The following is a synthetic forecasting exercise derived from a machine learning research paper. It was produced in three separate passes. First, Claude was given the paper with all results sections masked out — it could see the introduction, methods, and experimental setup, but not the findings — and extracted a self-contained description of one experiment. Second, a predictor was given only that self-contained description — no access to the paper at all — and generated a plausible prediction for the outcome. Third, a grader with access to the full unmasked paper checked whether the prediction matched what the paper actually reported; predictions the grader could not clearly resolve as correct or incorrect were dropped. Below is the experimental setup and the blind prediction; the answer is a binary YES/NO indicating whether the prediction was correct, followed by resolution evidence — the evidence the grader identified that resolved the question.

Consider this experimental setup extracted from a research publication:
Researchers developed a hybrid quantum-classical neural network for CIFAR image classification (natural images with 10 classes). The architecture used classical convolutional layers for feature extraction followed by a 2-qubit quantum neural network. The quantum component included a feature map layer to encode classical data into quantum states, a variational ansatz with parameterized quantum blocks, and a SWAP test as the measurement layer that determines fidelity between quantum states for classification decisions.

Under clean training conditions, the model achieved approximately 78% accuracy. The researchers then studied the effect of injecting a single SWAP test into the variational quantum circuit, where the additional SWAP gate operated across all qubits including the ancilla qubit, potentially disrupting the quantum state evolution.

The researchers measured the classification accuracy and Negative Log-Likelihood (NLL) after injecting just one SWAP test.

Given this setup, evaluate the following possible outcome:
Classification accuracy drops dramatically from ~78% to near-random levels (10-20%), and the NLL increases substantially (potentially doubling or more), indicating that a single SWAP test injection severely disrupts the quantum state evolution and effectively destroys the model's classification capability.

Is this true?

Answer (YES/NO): NO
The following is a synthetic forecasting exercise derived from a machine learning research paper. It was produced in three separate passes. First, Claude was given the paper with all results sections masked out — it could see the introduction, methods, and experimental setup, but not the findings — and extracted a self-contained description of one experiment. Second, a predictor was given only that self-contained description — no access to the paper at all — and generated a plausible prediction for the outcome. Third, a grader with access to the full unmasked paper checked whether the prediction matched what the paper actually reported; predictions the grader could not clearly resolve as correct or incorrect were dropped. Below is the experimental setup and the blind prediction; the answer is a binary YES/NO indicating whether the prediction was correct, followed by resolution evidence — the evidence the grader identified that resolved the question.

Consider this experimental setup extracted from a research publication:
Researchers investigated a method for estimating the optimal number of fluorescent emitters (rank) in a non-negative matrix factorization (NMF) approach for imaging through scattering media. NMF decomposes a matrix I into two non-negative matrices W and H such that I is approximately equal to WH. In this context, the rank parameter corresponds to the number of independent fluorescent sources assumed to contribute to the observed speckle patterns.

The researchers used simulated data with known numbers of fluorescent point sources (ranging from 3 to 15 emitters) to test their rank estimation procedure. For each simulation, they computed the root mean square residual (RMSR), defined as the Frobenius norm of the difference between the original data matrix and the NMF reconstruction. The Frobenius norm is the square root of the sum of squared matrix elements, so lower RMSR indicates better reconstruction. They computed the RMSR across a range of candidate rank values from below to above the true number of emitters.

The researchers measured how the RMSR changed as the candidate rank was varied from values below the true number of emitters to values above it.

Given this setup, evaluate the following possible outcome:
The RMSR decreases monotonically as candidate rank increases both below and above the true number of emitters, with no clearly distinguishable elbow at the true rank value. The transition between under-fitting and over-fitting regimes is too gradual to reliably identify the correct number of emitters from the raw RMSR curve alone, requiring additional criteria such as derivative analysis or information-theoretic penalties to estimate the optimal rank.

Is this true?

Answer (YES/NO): NO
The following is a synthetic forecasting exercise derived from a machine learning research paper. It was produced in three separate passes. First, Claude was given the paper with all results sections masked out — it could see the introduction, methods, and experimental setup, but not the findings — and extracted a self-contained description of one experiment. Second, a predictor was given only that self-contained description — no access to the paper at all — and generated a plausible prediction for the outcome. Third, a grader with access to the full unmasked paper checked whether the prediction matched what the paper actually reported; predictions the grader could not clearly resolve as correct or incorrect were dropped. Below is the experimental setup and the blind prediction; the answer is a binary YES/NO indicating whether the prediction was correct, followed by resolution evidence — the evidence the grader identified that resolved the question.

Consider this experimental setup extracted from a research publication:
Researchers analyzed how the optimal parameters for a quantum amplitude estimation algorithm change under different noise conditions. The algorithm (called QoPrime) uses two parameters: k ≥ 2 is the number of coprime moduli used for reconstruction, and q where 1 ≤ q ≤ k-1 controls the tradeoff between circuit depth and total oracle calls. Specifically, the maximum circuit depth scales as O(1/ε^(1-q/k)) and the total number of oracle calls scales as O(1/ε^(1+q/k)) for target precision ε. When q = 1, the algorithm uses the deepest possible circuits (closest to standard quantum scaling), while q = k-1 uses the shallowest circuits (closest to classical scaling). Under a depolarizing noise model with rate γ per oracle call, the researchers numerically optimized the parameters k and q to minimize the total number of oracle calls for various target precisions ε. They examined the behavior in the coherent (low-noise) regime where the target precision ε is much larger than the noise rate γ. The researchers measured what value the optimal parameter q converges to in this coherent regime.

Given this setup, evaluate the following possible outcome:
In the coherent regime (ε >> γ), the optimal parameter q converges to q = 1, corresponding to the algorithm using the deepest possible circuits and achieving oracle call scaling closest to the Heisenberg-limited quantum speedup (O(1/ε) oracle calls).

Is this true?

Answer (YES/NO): YES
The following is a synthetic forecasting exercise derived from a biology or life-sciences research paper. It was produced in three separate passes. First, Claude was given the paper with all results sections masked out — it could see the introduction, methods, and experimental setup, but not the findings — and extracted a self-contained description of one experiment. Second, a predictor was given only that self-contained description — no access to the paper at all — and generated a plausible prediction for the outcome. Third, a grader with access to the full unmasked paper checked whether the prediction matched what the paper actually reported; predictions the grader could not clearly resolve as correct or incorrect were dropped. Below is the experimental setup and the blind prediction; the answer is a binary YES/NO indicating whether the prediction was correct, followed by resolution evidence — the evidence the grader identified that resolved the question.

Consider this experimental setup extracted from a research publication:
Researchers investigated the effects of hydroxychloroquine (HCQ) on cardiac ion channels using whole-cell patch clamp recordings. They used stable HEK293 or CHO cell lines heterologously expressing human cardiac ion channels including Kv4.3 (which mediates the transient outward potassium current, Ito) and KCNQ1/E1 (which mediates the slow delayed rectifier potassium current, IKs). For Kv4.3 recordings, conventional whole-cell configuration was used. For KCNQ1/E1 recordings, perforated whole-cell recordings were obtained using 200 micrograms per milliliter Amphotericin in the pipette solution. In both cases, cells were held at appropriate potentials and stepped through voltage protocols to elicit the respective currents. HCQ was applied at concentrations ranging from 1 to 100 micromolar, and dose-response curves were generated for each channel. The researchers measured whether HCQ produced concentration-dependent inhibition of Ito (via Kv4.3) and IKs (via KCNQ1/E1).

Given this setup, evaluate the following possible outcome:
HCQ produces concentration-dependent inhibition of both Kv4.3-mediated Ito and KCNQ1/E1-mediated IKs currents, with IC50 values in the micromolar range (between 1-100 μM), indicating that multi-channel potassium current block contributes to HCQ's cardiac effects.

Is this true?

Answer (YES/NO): NO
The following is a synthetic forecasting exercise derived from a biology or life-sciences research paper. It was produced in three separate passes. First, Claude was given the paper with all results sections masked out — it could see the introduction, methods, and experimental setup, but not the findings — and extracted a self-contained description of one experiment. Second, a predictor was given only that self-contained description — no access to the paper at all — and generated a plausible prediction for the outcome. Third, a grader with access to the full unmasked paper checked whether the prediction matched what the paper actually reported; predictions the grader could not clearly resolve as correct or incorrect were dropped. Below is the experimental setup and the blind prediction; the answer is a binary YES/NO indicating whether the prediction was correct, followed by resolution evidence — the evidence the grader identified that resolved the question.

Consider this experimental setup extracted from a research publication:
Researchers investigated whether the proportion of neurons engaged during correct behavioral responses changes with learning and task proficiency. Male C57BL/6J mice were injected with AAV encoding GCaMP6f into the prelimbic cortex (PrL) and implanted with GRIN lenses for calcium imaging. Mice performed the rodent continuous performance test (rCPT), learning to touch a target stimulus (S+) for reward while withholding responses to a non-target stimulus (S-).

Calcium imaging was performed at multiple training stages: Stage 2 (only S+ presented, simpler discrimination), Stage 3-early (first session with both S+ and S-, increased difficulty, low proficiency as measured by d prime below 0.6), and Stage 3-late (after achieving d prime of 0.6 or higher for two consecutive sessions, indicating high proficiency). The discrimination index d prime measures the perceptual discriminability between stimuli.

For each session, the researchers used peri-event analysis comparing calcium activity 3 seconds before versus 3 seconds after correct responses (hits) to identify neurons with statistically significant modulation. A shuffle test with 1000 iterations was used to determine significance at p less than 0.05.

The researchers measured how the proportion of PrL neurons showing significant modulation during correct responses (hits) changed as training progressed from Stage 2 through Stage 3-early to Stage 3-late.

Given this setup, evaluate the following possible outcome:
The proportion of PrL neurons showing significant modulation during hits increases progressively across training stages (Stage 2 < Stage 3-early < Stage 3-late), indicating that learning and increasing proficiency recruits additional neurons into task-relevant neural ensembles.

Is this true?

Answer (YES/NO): NO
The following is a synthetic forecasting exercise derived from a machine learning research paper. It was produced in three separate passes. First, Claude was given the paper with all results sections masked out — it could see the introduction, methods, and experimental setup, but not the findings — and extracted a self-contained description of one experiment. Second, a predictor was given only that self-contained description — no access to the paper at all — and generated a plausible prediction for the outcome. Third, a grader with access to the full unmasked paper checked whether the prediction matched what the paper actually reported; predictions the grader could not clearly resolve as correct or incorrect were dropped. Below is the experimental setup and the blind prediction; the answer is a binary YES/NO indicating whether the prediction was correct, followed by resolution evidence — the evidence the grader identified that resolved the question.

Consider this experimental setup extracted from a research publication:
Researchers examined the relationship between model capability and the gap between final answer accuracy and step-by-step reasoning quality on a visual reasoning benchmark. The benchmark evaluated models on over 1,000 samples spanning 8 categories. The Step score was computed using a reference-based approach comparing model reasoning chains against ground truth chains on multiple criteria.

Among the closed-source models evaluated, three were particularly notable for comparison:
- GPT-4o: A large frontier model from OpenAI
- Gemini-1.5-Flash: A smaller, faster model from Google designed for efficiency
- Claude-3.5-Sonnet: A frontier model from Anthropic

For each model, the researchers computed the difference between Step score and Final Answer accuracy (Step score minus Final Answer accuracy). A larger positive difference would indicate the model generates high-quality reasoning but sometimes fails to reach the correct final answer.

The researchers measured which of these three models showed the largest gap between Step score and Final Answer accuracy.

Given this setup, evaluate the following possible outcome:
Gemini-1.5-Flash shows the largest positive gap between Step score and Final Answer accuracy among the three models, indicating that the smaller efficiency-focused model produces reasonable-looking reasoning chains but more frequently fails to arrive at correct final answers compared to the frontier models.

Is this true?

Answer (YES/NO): NO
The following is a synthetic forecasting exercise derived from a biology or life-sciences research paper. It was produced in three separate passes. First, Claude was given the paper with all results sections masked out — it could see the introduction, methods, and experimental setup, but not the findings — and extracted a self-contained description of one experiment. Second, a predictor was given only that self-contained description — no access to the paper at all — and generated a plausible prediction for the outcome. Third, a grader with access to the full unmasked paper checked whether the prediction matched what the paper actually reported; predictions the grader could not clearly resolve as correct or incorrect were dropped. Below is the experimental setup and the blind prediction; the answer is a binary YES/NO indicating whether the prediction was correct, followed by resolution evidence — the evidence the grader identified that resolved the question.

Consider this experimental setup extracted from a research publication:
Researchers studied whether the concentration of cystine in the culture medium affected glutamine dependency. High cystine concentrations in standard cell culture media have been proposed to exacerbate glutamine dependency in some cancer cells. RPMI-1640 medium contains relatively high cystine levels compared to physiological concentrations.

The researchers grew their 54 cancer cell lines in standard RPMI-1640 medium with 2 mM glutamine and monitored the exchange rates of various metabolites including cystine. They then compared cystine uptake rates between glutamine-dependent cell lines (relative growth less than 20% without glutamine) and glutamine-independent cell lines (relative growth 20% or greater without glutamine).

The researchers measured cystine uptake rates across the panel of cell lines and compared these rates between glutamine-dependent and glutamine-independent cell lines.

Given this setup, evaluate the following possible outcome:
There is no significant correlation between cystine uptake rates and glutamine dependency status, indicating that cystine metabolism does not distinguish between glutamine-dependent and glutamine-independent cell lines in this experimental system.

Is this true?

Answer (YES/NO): YES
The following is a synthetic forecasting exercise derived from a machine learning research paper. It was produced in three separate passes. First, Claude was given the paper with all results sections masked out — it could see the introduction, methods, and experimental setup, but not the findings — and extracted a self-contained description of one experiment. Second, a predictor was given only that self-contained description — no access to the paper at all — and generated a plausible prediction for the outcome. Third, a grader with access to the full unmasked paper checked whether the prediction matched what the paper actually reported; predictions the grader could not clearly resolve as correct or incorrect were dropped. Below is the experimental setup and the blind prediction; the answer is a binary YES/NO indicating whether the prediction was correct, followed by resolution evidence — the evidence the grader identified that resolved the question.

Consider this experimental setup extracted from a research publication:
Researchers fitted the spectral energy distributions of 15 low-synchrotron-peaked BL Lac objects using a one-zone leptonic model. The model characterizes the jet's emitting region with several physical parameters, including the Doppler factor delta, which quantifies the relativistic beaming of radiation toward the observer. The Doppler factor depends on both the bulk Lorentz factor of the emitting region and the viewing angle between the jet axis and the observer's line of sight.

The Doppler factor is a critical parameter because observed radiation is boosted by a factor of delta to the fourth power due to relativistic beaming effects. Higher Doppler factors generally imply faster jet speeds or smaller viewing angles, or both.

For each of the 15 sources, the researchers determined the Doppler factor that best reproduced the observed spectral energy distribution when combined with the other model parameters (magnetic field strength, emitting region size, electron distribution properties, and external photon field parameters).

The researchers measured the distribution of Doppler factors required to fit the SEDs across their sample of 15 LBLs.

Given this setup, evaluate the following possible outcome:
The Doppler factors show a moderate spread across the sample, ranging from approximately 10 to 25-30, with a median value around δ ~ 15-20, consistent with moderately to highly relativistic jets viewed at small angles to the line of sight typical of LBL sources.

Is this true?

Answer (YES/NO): NO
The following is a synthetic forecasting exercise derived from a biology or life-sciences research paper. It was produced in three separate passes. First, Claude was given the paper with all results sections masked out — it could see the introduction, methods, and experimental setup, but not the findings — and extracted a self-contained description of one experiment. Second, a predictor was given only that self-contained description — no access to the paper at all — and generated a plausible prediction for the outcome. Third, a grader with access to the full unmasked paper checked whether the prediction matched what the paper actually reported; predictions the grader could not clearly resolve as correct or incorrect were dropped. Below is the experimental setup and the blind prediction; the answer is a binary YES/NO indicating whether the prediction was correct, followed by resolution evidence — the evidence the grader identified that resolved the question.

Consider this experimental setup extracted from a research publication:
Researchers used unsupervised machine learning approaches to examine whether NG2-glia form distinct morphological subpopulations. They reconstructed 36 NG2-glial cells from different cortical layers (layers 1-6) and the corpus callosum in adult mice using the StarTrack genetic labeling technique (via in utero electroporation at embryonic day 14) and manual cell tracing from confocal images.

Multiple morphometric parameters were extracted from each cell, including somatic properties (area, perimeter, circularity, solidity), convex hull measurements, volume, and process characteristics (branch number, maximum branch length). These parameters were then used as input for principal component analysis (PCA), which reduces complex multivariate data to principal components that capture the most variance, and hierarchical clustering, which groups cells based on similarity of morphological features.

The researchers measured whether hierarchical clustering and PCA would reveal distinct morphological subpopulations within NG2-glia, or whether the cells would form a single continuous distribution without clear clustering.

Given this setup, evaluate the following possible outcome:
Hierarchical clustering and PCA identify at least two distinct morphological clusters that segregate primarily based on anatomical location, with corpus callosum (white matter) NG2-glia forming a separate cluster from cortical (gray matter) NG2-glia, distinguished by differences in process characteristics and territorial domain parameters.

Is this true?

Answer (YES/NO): NO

──────

▸ **Exercise instructions**:
Scan the entries for the word "faster". Report each line that has it.

▸ **Exercise answer**:
- Gemini-1.5-Flash: A smaller, faster model from Google designed for efficiency
The Doppler factor is a critical parameter because observed radiation is boosted by a factor of delta to the fourth power due to relativistic beaming effects. Higher Doppler factors generally imply faster jet speeds or smaller viewing angles, or both.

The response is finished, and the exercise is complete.